● STUDY QUESTIONS:
1: Reproduce everything in the Willie Wright biography from "Background information" down to "Telling the Truth.".
2: List the musical styles that the Willie Wright biography says Willie Wright and Combo performed in New York City clubs.
3: Pick up the biography of soul singer Willie Wright after its final sentence and continue writing it.

● SOURCE DOCUMENT:
--- START ---
Background information
- Born: William C. Gathright July 7, 1939 Belen, Quitman County, Mississippi, U.S.
- Died: June 29, 2020 (aged 80) Providence, Rhode Island, U.S.
- Genres: Soul
- Occupations: Singer, songwriter
- Instruments: Guitar, flute, keyboards
- Website: williewrightmusic.com

= Willie Wright (musician) =

American singer (1939–2020)

William C. Gathright (July 7, 1939 – June 29, 2020), known professionally as Willie Wright, was an American soul singer and songwriter, best known for his "rediscovered" 1977 album, Telling the Truth.

==Early life==
Wright was born William Gathright on July 7, 1939 in Belen, Quitman County, Mississippi. His family moved frequently during his childhood, living in Osceola, Arkansas, before settling in St. Louis, Missouri. In 1951, the family relocated to Manhattan's Upper East Side.

In his teens he sang with friends George Bragg and Harry Jensen in a Harlem doo-wop group, The Persuaders. The three later formed the Willie Wright Trio. Wright then began performing as a solo singer and songwriter in clubs in Greenwich Village, and also played flute with The Three Degrees. He turned down offers to sign with a major label, and according to his current record label "deliberately chose artistic freedom over the sharecropper's existence to which many of the best artists of his generation were subjected."

== Career ==
During the early 1960s Wright formed Willie Wright and Combo with guitarist Harry Jensen and drummer George "Buzzy" Bragg, performing R&B, soul, rock, folk, and jazz in clubs throughout New York City. After Bragg departed the group, Wright continued performing with Jensen before establishing himself as a solo performer, appearing regularly at clubs including Brandy's and The Cellar in Manhattan.
--- END ---
● DATA UNDER STUDY:
--- START ---
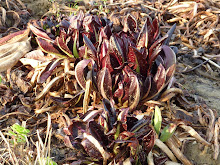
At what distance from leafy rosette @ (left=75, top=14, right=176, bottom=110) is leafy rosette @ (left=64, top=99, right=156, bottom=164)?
Result: 10.6 inches

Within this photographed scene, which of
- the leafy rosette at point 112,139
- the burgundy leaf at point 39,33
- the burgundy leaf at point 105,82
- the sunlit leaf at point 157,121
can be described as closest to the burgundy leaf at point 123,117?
the leafy rosette at point 112,139

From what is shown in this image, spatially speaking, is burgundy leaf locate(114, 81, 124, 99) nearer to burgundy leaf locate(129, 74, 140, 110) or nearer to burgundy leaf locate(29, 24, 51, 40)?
burgundy leaf locate(129, 74, 140, 110)

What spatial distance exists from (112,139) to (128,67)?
0.62 metres

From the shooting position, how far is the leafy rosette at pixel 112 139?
1.57 m

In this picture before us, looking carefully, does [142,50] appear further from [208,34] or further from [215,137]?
[208,34]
--- END ---
● EXPECTED RESULTS:
1:
Background information
- Born: William C. Gathright July 7, 1939 Belen, Quitman County, Mississippi, U.S.
- Died: June 29, 2020 (aged 80) Providence, Rhode Island, U.S.
- Genres: Soul
- Occupations: Singer, songwriter
- Instruments: Guitar, flute, keyboards
- Website: williewrightmusic.com

= Willie Wright (musician) =

American singer (1939–2020)

William C. Gathright (July 7, 1939 – June 29, 2020), known professionally as Willie Wright, was an American soul singer and songwriter, best known for his "rediscovered" 1977 album, Telling the Truth.

2: R&B, soul, rock, folk, and jazz.

3:
In 1967 Wright relocated to the Boston area after accepting a regular engagement at Brandy's Boston. Alongside his musical career, he briefly operated a record shop and later co-owned an Allston counterculture store called The Cellar, which became a gathering place for local musicians and artists.

Wright continued to sing in clubs, setting up his own label, Hotel Records, in 1970, and releasing a single. In 1971, he released his first album, Lack of Education (aka Too Soon to Know), which mostly contained cover versions of other musicians' songs, including Curtis Mayfield's "Right On For The Darkness". The album included both studio recordings and live performances recorded at the Boston Tea Party. Although it received little commercial attention at the time of its release, the album later became sought after by record collectors.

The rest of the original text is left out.